■ ОБЯЗАТЕЛЬНЫЕ ЗАДАНИЯ
1. Ответьте на вопросы по отрывку о событиях в Дибривках и пометьте ответы теми же буквами.
(a) Кого, кроме захваченных вартовых, расстреляли повстанцы-дибривчане?
(b) Где и как рассказчик улегся спать после ужина?
(c) С какого дня, согласно отрывку, эпитет «Батько» прилип к фамилии рассказчика?
2. Продолжите отрывок о событиях в Дибривках, начиная сразу после его последнего предложения.

■ ФРАГМЕНТ ИСТОЧНИКА
════════════════════
Вартовых же гетманской службы, в особенности если они были из среды крестьян или рабочих, неоднократно уже призывавшихся нами к тому, чтобы бросить эту полицейскую службу и бороться против гетманщины, решено было уничтожить как подлых и неисправимых изменников. Все захваченные вартовые были самими же повстанцами дибривчанами расстреляны. Вместе с ними была расстреляна и любовница начальника варты, которая во время нашего наступления бежала сообщить варте, что наступают «банды Щуся».
После боя был устроен огромный митинг для населения и для вооруженных повстанцев нашего отряда. Я провел его с особым воодушевлением, зовя крестьян, в особенности съехавшихся из района, ни часу не оставаться без дела в селе Дибривки, а, разъехавшись по своим деревням, собирать везде лучшие, революции преданные крестьянские трудовые силы и вместе с ними, не боясь того, что их могут постигнуть на первых порах неудачи, восставать против своих врагов и насильников.
После митинга, казалось, последнее дело, входившее в задачу дня, было сделано. Я со своими близкими Исидором Лютым, Марченко, Каретником, Щусем и другими, а также с рядом крестьян, представителей от села вместе поужинали. Товарищ Щусь и Петр Петренко были в полном восторге от успешного налета. Они готовы были держать меня в своих объятиях до утра и расспрашивать, что предполагаю я сказать им завтра, когда наступит день и перед нами встанут новые задачи.
Не помню точно, что я им отвечал. Но помню, я просил их как самых близких и дорогих людей, к тому же хорошо знавших все подступы к селу, по которым враги революции могли подвести свои силы и атаковать нас врасплох, чтобы они позаботились понаблюдать за этими подступами серьезнейшим образом сами, не надеясь на других, именно в эту ночь.
Потом в сопровождении товарища Лютого я ушел в помещение Совета и опять улегся на стол, на сей раз не раздеваясь и не снимая с себя оружие. Как только улегся, сразу же заснул мертвецким сном.
В день нашего партизанского налета в Дибривках было не так уж много крестьян из района. Но наутро следующего дня крестьяне стали съезжаться со всех концов. Ряды наших вооруженных сил начали пополняться с неимоверной быстротой. Притом пополнялись они крестьянами, которые готовы были каждую минуту оставить, если нужно, свой район и уехать с нами куда угодно, целиком подчиняясь нашим организационным и боевым условиям.
И теперь уже приложенное к моей фамилии слово «Б а т ь к о» не сходило с уст старых и малых крестьян, обывателей и революционных отрядов. Мне лично казалось и странным, и неудобным слышать обращение ко мне крестьян и повстанцев вместо «товарищ Махно», «Батько Махно», а иногда-«товарищ Батько Махно». Но эпитет «Батько» помимо моей воли прилип к моей фамилии, начиная с дня событий в селе Больше-Михайловка (Дибривки). Он стал передаваться крестьянами, крестьянками и даже детьми из уст в уста: в домах, в семьях, на улицах и собраниях. Слово Батько Махно сделалось единым, нераздельным словом в устах крестьянской массы. С каким-то особенным уважением и малопонятными для меня любовью и гордостью оно передавалось крестьянами из деревни в деревню по всей почти Левобережной Украине. Подхватывалось оно и всеми решительно революционными повстанцами, и их отрядами, о многих из которых я, до присылки ими в штаб движения своих постановлений именоваться «отрядами имени Батька Махно» и всецело подчиняться его штабу, ничего не слыхал и не знал вообще, что они существуют.
════════════════════
■ ПРЕДОСТАВЛЕННЫЕ ЗАПИСИ
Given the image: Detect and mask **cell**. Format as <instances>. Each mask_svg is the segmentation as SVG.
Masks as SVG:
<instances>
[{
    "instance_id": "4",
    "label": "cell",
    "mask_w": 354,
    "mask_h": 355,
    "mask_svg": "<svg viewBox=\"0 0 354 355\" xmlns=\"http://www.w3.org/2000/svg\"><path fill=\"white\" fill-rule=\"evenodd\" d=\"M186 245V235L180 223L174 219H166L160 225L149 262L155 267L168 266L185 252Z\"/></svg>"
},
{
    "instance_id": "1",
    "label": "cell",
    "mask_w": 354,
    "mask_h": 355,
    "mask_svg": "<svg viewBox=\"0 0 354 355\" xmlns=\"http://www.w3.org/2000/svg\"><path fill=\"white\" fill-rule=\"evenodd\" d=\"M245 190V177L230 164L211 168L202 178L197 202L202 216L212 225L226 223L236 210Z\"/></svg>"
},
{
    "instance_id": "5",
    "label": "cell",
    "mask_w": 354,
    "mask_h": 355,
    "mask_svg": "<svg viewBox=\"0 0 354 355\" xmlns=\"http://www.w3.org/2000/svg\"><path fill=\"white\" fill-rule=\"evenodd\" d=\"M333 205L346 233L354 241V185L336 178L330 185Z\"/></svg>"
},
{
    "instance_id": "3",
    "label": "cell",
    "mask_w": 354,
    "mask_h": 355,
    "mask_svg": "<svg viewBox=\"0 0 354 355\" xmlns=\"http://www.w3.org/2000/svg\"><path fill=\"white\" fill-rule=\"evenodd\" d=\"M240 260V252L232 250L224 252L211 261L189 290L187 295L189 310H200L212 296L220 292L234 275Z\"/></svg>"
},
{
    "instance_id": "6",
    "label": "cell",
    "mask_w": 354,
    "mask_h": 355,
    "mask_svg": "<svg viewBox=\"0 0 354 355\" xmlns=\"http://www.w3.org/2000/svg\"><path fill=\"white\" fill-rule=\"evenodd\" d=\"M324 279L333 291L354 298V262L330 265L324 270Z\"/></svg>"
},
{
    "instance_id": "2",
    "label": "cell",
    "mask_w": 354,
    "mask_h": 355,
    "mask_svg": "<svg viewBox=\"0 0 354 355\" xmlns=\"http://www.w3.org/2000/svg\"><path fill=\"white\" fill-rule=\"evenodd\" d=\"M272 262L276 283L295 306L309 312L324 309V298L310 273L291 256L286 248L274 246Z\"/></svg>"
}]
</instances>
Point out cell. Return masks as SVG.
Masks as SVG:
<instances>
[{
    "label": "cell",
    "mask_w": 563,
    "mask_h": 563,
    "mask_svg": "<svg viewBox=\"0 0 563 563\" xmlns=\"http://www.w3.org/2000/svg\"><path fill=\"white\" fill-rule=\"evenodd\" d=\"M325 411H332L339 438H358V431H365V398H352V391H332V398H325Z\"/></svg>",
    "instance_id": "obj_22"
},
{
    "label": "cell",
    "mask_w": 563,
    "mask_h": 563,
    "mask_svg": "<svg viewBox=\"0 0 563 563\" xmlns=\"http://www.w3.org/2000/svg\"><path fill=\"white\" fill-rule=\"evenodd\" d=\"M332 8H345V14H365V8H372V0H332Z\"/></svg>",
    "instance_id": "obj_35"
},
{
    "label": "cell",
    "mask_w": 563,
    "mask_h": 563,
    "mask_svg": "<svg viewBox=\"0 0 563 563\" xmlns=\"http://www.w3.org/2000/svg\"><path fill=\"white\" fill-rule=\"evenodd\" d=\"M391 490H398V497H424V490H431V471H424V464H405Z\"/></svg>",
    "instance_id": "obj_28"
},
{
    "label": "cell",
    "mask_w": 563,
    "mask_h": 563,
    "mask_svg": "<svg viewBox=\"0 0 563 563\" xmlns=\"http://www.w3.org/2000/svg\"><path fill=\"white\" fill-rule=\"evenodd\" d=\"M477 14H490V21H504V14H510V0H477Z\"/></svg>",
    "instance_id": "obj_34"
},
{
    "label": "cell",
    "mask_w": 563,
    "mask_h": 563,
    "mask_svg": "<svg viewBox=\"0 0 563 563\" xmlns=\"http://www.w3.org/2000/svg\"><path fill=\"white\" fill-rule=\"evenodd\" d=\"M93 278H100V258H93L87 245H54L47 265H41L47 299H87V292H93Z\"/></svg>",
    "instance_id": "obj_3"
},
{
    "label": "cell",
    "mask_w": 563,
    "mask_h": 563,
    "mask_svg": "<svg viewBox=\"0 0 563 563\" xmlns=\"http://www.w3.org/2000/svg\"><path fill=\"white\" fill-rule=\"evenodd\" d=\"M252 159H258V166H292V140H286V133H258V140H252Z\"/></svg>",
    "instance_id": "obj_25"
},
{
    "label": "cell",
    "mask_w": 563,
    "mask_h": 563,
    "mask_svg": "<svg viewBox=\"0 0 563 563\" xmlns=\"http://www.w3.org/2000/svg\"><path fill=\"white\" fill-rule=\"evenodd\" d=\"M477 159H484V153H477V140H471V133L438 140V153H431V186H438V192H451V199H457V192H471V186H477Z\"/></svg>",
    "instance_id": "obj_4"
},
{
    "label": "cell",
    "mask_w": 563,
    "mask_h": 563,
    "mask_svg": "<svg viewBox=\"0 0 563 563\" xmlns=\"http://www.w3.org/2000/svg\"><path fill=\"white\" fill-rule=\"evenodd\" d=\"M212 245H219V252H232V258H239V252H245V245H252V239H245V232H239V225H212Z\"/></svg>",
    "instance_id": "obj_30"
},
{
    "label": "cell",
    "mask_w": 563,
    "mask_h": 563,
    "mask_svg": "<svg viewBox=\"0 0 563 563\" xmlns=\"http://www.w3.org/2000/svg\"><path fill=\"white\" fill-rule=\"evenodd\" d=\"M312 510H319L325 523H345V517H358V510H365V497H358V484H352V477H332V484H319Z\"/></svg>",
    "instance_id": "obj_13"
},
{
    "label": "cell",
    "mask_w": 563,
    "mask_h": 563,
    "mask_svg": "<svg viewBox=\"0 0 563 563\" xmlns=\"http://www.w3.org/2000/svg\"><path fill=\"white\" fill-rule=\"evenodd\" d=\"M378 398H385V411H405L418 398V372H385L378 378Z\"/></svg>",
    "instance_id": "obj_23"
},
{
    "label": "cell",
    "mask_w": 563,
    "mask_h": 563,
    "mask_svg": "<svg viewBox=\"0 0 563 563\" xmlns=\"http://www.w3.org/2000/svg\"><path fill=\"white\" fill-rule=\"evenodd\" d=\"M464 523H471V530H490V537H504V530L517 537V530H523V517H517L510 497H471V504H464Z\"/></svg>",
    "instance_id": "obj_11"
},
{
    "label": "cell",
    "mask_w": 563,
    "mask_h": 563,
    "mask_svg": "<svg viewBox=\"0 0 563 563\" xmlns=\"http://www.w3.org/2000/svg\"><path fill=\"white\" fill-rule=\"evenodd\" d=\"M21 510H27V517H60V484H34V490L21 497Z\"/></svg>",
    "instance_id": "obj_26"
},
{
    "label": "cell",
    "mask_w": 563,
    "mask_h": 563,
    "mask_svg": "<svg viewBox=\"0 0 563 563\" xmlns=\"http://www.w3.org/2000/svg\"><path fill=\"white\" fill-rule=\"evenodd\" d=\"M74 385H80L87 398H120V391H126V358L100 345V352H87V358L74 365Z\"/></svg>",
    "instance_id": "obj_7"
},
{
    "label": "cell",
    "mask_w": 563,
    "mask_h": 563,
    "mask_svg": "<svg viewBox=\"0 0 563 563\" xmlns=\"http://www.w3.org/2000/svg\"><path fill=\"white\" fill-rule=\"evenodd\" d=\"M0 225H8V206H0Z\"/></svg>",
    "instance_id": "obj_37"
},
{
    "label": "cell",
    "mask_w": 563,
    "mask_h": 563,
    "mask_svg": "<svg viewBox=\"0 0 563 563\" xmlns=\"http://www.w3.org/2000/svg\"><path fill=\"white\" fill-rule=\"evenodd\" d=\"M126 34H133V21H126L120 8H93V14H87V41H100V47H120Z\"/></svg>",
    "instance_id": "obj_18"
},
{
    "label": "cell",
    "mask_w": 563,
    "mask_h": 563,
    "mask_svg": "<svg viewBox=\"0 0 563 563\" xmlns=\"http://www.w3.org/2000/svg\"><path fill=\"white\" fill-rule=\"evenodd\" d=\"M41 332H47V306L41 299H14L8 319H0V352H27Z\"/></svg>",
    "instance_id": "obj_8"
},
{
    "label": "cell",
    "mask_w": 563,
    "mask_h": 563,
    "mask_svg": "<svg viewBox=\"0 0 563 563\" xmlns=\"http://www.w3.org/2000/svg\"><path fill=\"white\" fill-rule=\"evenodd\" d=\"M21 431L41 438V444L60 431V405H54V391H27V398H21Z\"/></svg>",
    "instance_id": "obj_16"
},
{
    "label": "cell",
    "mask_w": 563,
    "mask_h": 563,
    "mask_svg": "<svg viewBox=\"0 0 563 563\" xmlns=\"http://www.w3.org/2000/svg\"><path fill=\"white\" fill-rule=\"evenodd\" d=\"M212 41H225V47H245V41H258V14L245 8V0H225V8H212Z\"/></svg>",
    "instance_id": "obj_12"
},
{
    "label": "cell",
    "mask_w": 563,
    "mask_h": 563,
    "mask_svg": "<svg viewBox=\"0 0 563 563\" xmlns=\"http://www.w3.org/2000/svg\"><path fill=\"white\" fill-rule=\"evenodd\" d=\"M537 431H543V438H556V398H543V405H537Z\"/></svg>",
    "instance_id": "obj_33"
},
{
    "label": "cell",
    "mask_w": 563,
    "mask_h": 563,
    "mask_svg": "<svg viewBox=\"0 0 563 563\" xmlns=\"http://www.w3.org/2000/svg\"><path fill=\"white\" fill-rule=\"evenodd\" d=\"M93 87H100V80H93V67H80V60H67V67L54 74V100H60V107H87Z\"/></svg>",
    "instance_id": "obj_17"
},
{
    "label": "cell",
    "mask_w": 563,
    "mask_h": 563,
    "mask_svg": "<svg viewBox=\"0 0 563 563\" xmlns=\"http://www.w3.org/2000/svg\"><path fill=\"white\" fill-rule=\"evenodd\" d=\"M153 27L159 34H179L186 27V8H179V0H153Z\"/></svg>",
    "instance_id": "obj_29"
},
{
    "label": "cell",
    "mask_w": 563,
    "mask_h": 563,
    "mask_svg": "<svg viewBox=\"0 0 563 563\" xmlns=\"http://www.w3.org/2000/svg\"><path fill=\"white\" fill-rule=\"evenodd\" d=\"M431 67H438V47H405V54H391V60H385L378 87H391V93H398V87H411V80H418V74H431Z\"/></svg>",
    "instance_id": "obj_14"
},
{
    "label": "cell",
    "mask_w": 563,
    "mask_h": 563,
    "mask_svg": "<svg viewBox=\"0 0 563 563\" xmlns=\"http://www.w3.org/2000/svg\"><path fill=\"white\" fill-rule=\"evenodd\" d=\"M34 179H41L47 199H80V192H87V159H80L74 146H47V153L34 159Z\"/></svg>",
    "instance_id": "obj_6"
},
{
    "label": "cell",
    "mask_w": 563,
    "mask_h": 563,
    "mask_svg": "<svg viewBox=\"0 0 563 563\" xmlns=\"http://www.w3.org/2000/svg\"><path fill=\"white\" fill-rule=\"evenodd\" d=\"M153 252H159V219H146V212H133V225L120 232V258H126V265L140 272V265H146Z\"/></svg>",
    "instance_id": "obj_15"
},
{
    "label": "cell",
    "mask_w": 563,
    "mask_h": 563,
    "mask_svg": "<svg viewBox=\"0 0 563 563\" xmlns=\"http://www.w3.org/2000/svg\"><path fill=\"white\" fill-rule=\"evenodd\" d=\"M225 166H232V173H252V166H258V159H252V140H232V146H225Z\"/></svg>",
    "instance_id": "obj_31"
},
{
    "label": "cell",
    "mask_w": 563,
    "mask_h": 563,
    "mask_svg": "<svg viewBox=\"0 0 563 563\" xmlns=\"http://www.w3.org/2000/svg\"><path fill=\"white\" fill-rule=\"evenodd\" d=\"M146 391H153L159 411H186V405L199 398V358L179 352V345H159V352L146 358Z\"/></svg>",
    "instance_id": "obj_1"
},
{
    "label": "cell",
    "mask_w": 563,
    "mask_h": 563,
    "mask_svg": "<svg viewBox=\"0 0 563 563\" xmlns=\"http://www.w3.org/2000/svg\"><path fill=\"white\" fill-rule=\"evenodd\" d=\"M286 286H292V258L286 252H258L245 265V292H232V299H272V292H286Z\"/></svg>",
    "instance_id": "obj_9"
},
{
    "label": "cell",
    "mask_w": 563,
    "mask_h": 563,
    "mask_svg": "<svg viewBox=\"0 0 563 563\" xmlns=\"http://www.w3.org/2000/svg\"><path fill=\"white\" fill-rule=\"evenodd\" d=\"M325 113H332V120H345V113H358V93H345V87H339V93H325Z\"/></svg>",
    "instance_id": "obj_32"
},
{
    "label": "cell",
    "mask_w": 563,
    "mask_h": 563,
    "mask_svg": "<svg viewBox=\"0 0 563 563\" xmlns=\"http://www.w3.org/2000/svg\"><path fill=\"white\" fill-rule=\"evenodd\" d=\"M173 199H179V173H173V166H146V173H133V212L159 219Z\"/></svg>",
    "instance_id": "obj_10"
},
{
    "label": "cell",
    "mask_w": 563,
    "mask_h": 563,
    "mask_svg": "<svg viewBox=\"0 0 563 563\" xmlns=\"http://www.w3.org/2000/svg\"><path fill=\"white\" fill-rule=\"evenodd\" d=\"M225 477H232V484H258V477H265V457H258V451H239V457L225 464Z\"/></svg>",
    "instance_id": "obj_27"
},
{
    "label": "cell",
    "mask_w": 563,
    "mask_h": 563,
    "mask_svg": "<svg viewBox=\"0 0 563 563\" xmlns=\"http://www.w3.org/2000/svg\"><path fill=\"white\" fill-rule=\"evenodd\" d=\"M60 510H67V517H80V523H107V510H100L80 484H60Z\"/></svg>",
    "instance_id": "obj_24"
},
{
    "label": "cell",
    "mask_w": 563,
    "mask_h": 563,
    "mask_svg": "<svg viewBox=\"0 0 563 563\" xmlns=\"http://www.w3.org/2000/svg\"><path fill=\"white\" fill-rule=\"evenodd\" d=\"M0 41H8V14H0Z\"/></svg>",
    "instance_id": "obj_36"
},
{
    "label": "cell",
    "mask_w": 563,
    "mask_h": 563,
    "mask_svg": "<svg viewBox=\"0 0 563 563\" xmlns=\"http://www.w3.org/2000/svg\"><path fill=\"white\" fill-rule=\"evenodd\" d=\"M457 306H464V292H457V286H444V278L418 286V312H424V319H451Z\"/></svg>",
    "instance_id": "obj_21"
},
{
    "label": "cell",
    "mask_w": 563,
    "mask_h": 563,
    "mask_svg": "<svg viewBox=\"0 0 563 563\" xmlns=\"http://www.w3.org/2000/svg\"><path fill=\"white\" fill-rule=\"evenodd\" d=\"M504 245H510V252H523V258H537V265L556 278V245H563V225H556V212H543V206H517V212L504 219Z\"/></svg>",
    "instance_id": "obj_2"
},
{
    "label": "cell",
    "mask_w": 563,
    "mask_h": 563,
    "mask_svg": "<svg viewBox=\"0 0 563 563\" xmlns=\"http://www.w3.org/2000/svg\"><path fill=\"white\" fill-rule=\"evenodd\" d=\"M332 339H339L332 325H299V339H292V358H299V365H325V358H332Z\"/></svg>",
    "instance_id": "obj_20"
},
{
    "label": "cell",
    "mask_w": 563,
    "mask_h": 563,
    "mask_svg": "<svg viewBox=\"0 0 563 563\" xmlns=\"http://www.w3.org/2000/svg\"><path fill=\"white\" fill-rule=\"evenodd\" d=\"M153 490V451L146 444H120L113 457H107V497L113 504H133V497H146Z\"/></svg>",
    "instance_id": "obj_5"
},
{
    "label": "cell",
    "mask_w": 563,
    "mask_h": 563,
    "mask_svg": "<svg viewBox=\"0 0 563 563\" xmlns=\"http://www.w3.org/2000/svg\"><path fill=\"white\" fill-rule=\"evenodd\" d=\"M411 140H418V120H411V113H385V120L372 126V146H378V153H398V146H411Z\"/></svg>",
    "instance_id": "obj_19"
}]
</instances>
════════════════════
■ ОЖИДАЕМЫЕ ОТВЕТЫ
1.
(a) Любовницу начальника варты, которая во время наступления бежала сообщить варте, что наступают «банды Щуся».
(b) В помещении Совета, на столе, не раздеваясь и не снимая с себя оружия.
(c) С дня событий в селе Больше-Михайловка (Дибривки).

2.
Я часто спрашивал себя: честно ли допускать до того, чтобы меня так возвышали, чтобы передо мною же мои братья-труженики мною так благодарственно восторгались, подчеркивая этим, что они видят во мне человека, неизменно преданного им, и сами искренно во всем доверяют мне?
Часто, как еще часто, в эти же дни и в последующие за ними месяцы я говорил об этом со своими лучшими друзьями в движении. И они мне говорили: «За вами идут массы! Они дали вам это имя, и вы его не отбрасывайте. Задачи организуемого нами повстанческого движения слишком серьезны. Через ваше имя и наши общие революционные действия нужно завоевать у масс доверие полностью и так же полностью его оправдать. Крестьяне верят вам. Они вам доверяют, потому что вы не стремитесь властвовать над ними. Нужно только стараться, чтобы через это их доверие найти пути подлинного практического выражения для нашего движения». Эти соображения меня успокаивали.
Две ночи и день прошли спокойно. Многие из нас, чувствуя себя победителями в дибривском бою, жили это время с приподнятым настроением. А то, что «всемогущий» враг не наступал это время, давало право некоторым из нас подумывать даже о наступлении на него.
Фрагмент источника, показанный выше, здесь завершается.